* [Activity]: Would you please retype, exactly, the lines of the listing below between the line with "Cascade Purple Iris" and the line with "羊, ノルウェー, 高の風景, 自然, 岩", inclusive?

* [Records for the task]:
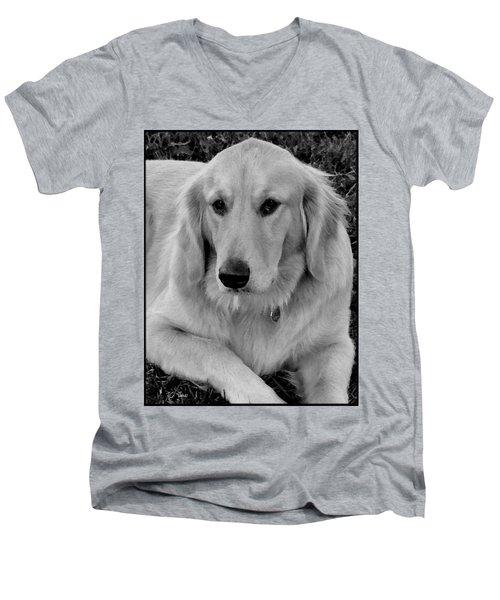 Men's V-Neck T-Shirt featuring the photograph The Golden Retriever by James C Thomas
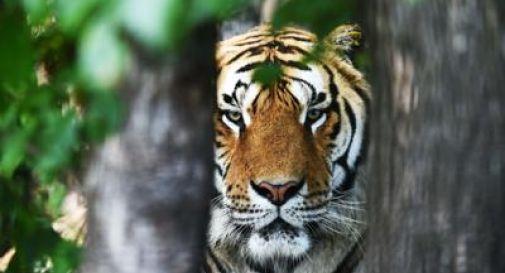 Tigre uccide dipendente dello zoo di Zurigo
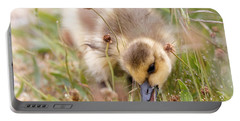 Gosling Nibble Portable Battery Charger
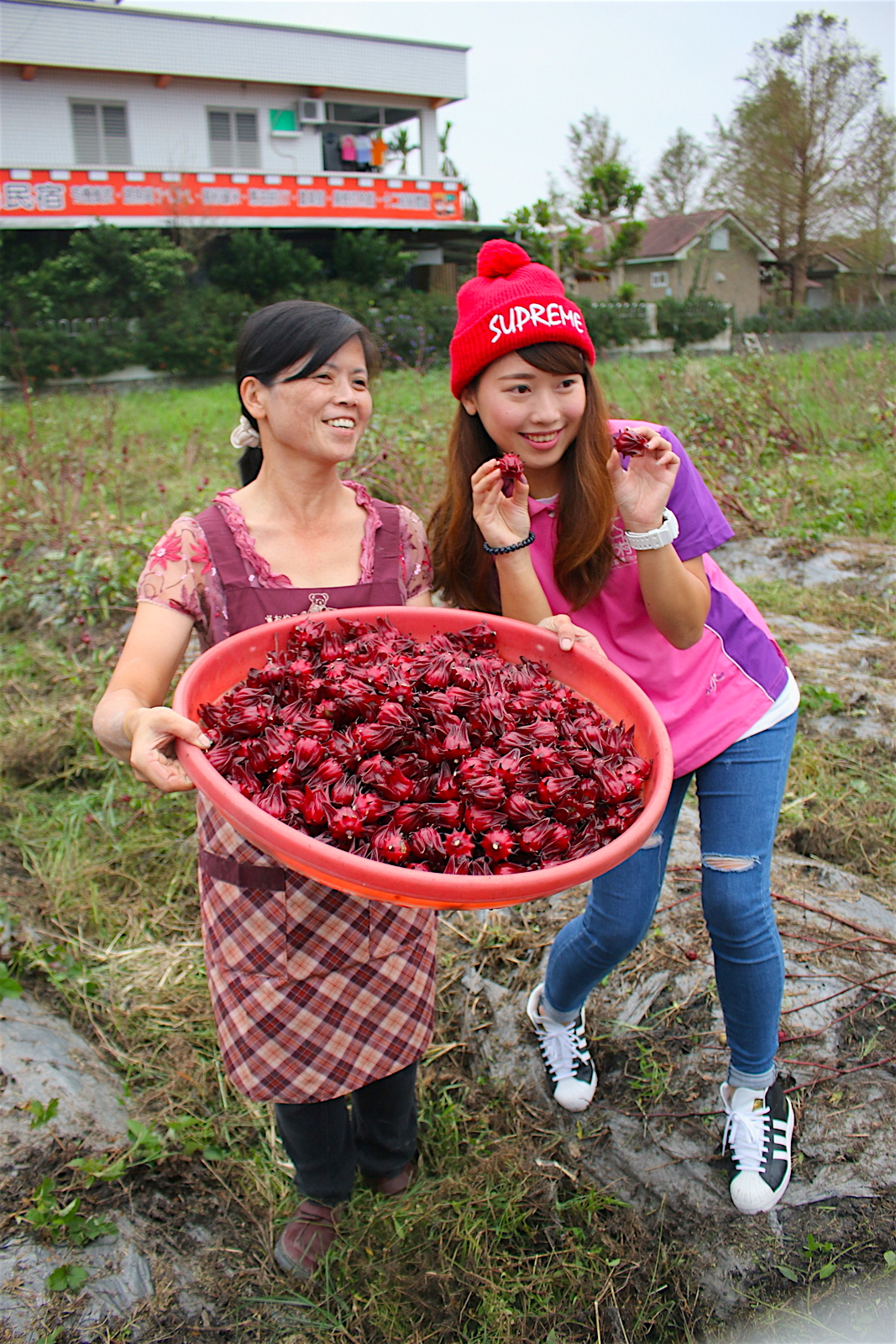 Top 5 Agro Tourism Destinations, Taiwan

* * *

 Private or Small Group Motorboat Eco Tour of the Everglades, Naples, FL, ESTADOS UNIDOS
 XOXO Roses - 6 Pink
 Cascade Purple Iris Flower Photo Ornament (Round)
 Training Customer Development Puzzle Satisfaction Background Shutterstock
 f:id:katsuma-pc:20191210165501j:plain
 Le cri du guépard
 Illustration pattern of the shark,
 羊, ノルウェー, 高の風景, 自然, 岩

* [Output below]:
 Cascade Purple Iris Flower Photo Ornament (Round)
 Training Customer Development Puzzle Satisfaction Background Shutterstock
 f:id:katsuma-pc:20191210165501j:plain
 Le cri du guépard
 Illustration pattern of the shark,
 羊, ノルウェー, 高の風景, 自然, 岩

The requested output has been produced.